▶ _Assigned task_:
Below are the records; copy each line in them that holds the word "site".

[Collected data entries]
*** Block opens ***
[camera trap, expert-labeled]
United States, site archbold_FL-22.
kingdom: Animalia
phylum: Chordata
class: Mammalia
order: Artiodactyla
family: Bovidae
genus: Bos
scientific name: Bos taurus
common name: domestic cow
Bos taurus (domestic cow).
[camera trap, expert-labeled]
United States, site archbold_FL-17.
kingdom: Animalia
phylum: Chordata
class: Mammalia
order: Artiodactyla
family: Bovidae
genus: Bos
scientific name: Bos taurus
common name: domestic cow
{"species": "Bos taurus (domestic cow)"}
*** Block closes ***
*** Block opens ***
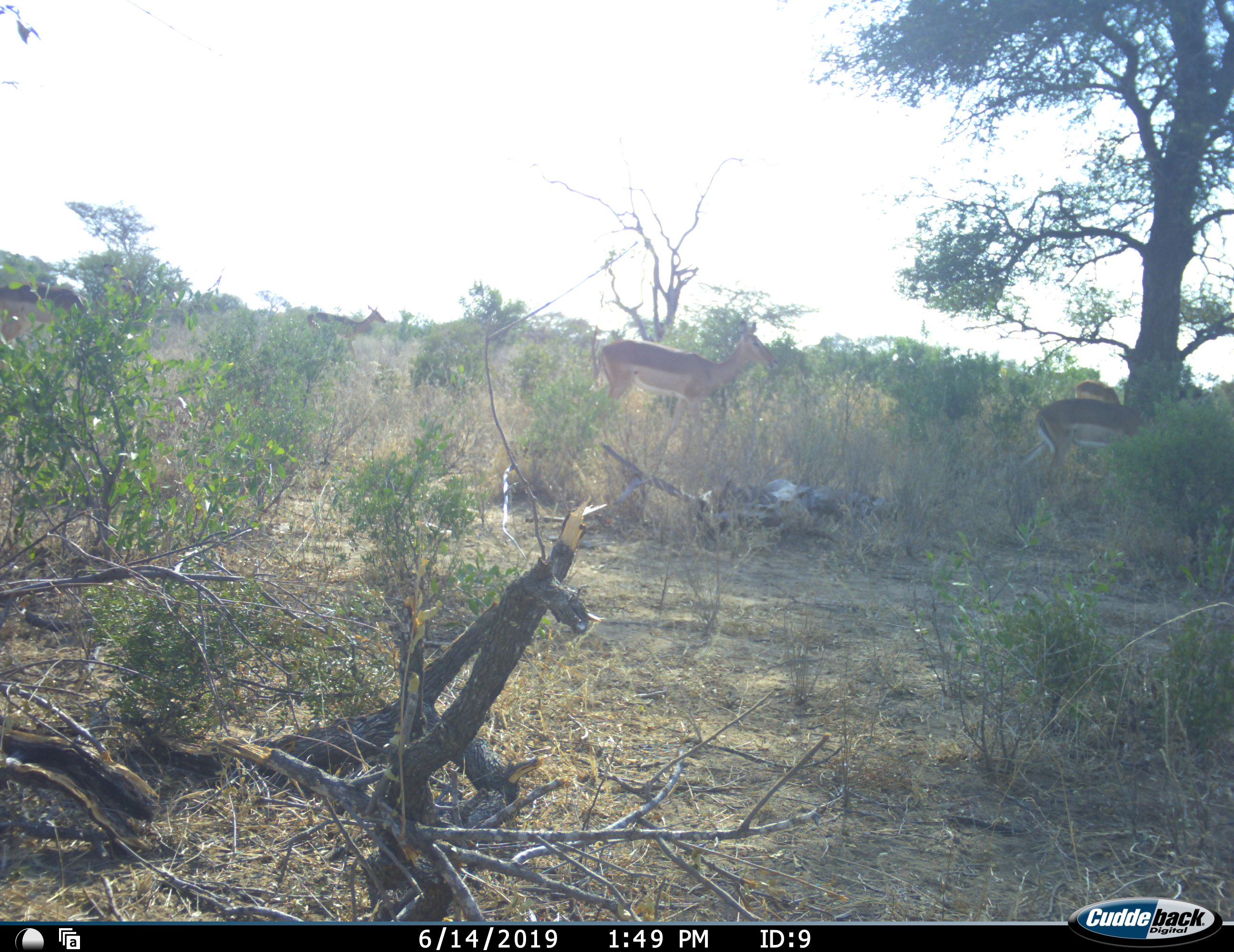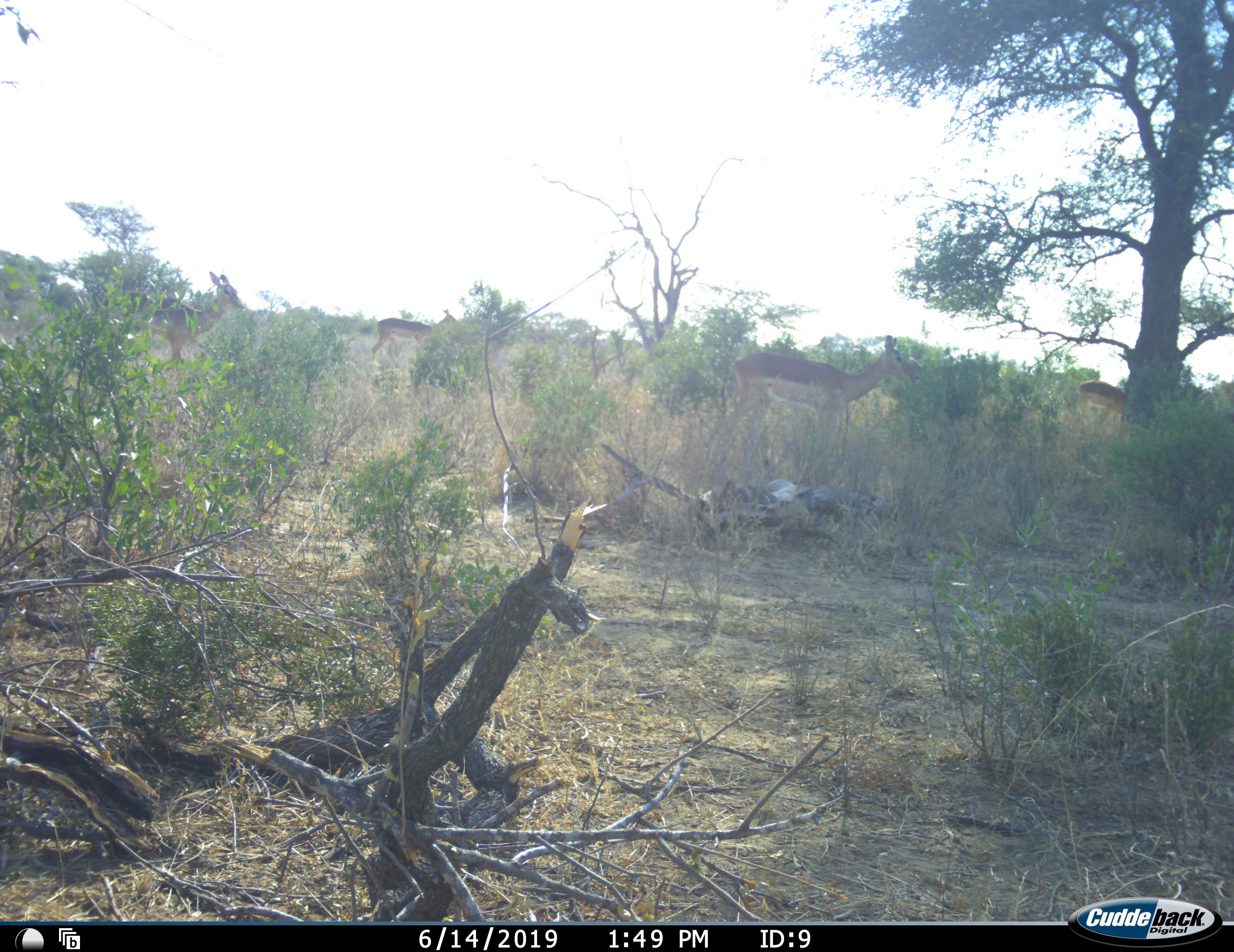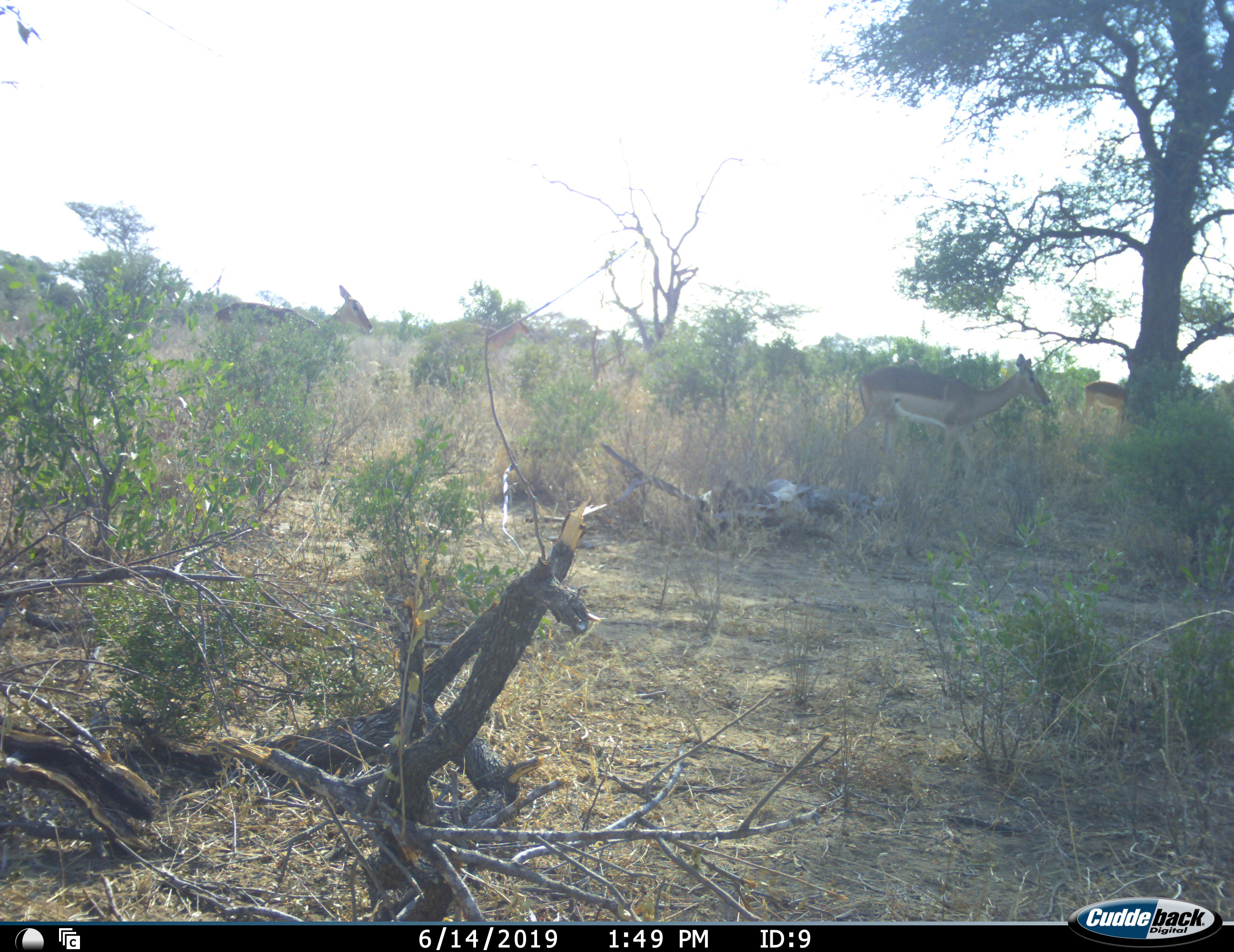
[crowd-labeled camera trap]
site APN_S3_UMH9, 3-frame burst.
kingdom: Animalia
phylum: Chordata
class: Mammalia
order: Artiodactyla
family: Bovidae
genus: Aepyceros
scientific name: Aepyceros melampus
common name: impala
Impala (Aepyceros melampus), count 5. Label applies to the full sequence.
*** Block closes ***
▶ _Solution to the problem_:
United States, site archbold_FL-22.
United States, site archbold_FL-17.
site APN_S3_UMH9, 3-frame burst.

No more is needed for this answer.